See Adding new data on final steps for generating the DB.
(1) Drop-down menu changes for chromosome IDs must be manually edited in index_singlegenome.php, index_multigenome.php, and Protein_index.php files. These files must be edited in each to reflect the chromosome IDs of the target genome(s). For instance, maize has ten chromosomes with the nomenclature chr1, chr2, etc; Sorghum also has ten chromosomes, but the chromosome nomenclature is Chr01, Chr02, etc. The index*.php files must be edited to reflect your target genome's chromosome information:
(2) For index_multigenome.php only, the Genome Version drop-down menu must be edited to reflect the genomes from the multi-genome bed file. Note that <option value= for the Genome Version dropdown menu in the php file corresponds to the genome ID listed in Column 5 of the bed file. To see more in-depth examples of file formatting, click here.
The qTeller database generation script requires the following 3 files:
- RNA-seq and/or protein abundance files
- If it doesn't exist already, create the build_db/abundance directory (the abundance directory can be whatever name you want):
$ mkdir build_db/abundance - Drop your fpkm_tracking files in the build_db/abundance directory.
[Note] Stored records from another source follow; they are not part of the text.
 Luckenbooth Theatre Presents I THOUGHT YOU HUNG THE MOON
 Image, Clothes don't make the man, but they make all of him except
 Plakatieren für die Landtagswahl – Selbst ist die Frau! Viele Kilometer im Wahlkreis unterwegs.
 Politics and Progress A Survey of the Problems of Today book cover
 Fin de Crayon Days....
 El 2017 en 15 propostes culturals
They must end with either the .fpkm_tracking file extension from a Cufflinks output, or if you are submitting RNA-seq or protein abundances with only the gene model ID (column 1) and abundance data (column 2), the file extension should be .txt .
- If it doesn't exist already, create the build_db/abundance directory (the abundance directory can be whatever name you want):
- GFF or bed file
- CSV file
- Create a metadata file in CSV format so the script knows how to interpret the abundance files. Here is an example.
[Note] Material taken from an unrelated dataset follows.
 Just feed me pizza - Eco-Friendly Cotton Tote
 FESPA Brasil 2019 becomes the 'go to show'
- NOTE: The File_handle column specifies the name of the abundance file to load (minus the .fpkm_tracking or .txt file extension)
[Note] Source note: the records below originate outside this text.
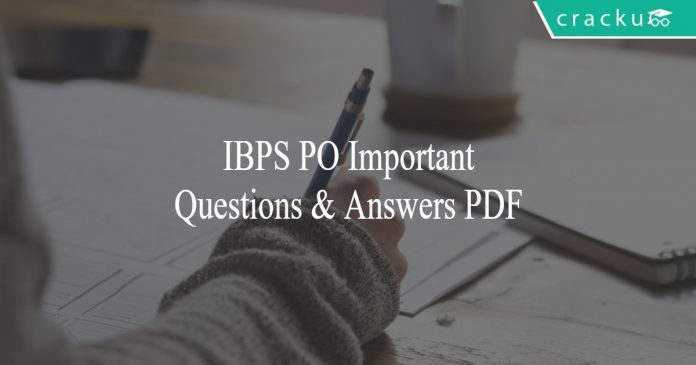 IBPS PO Important Questions & Answers PDF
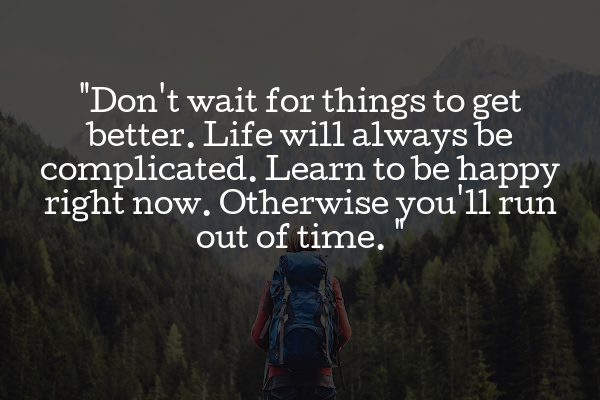 don't wait for happiness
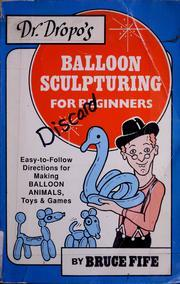 Dr. Dropo's Balloon Sculpturing for Beginners/With Balloons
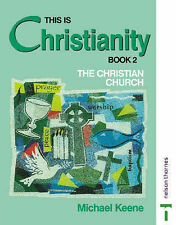 Keene, Michael This Is Christianity, Book 2: The Christian Church (This Is Chris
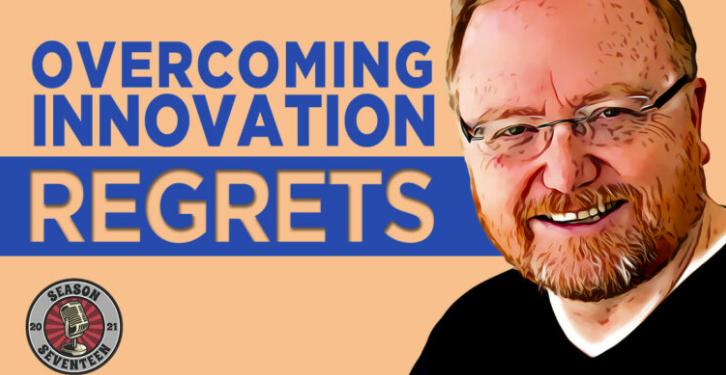 Overcoming Innovation Regrets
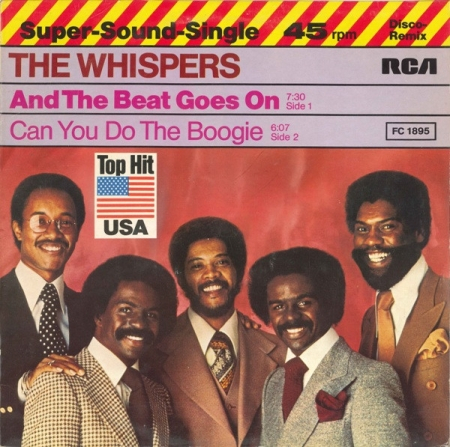 The Whispers ?– And The Beat Goes On / Can You Do The Boogie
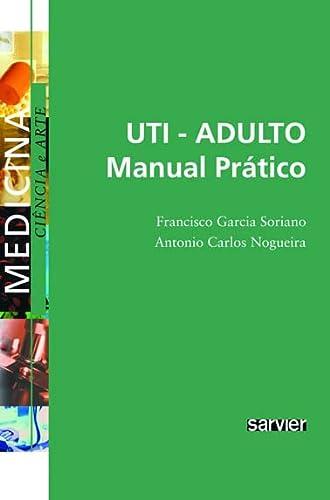 9788573782080: UTI-ADULTO: Manual Pratico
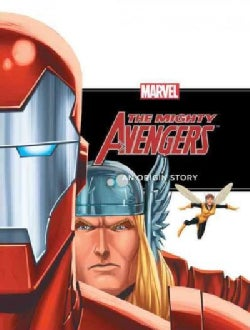The Mighty Avengers: An Origin Story (Hardcover)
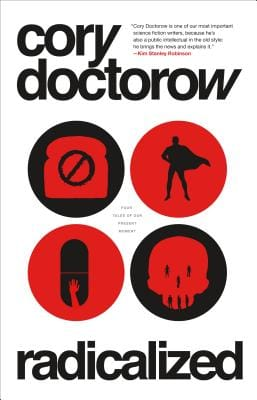 Book cover of Radicalized by Cory Doctorow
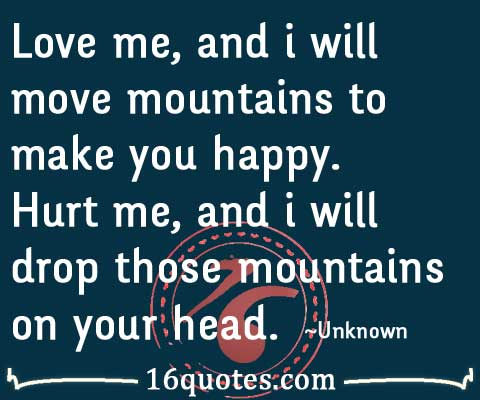 Quotes To Make You Happy Glamorous Love Me And I Will Move Mountains To Make You Happyhurt Me And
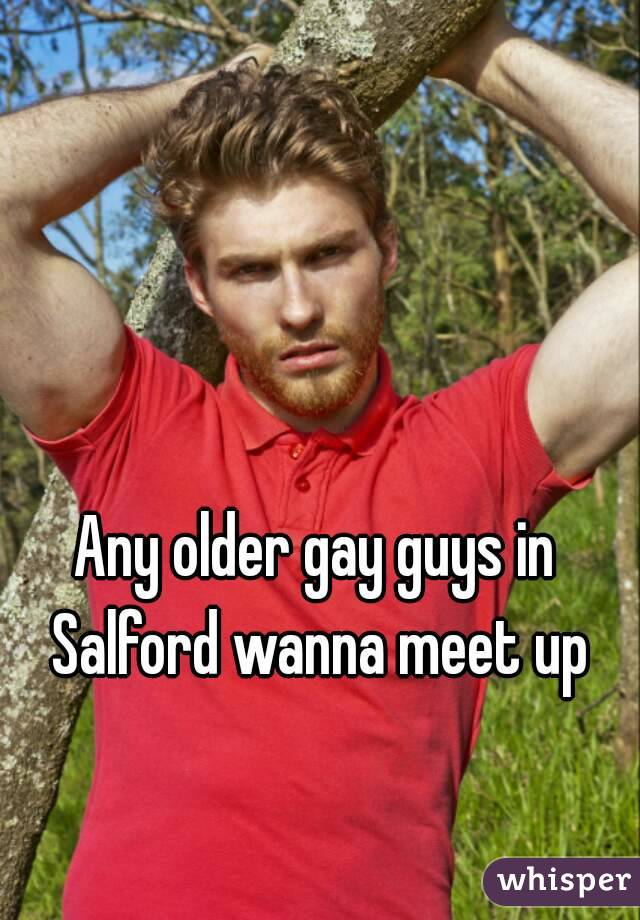 Any older gay guys in Salford wanna meet up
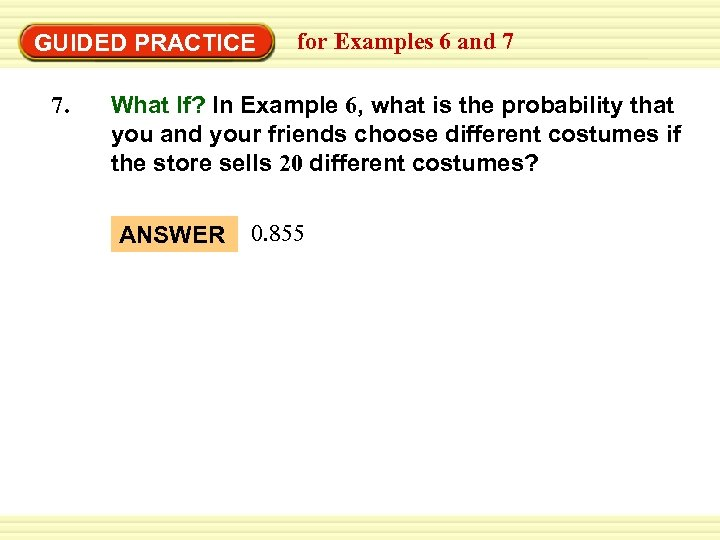 GUIDED PRACTICE 7. for Examples 6 and 7 What If? In Example 6, what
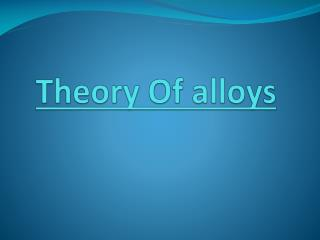 Theory Of alloys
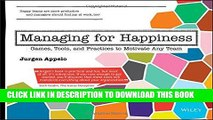 [DOWNLOAD] PDF Managing for Happiness: Games, Tools, and Practices to Motivate Any Team New BEST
Assuming you have the required files, you can create the SQLite DB for RNA and/or protein abundance data using the following command:
$ cd build_db
$ python multigenome_build_qt_db.py <METADATA.CSV> --bed_file <BED.bed> --info_dir ./<ABUNDANCE> --dbname userdb # creates userdb
where <METADATA.CSV> is the CSV file (3), <GFF.gff3> is the GFF file (2), and is the directory where the abundance files are kept (1) as described above. This will create a userdb SQLite file.
To build the SQLite DB for single-genome data (with no protein abundances) from the included test data, download and uncompress this gff3 file, move to build_db, then run this command:
$ cd build_db
$ python build_qt_db_gene_protein.py test_singlegenome_metadata.csv --gff_file Zm-B73-REFERENCE-NAM-5.0_Zm00001eb.1.gff3 --info_dir ./test_singlegenome_fpkm --dbname singledb # creates singledb
To build the SQLite DB for single-genome data with both RNA and protein abundances from the included test data, download and uncompress this gff3 file, move to build_db, then run this command:
$ cd build_db
$ python build_qt_db_gene_protein.py test_singlegenome_metadata.csv --gff_file Zm-B73-REFERENCE-NAM-5.0_Zm00001eb.1.gff3 --info_dir ./test_protein_abundance --dbname proteindb # creates proteindb
To create the SQLite DB for multi-genome data from the included test data, run this command:
$ cd build_db
$ python multigenome_build_qt_db.py test_multigenome_metadata.csv --bed_file test_multigenome_NAM_merged_IDs.bed --info_dir ./test_multigenome_fpkm --dbname multidb # creates multidb
To see more in-depth examples of file formatting, click here.
- Fun fact: you can use the SQLite Viewer to easily look inside the DB and experiment with queries.
Finally, the last step is to move the generated singledb, proteindb, or multidb file into the web_interface directory:
$ mv singledb ../web_interface/
You should now be able to access qTeller through your browser.